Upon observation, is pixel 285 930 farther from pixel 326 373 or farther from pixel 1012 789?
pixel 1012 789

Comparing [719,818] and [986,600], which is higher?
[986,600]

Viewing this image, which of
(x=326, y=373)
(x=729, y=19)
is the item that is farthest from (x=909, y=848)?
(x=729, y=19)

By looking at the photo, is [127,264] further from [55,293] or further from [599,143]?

• • • •

The exercise
Recopy the entries above exactly, with every line included.

Task response
Upon observation, is pixel 285 930 farther from pixel 326 373 or farther from pixel 1012 789?
pixel 1012 789

Comparing [719,818] and [986,600], which is higher?
[986,600]

Viewing this image, which of
(x=326, y=373)
(x=729, y=19)
is the item that is farthest from (x=909, y=848)?
(x=729, y=19)

By looking at the photo, is [127,264] further from [55,293] or further from [599,143]?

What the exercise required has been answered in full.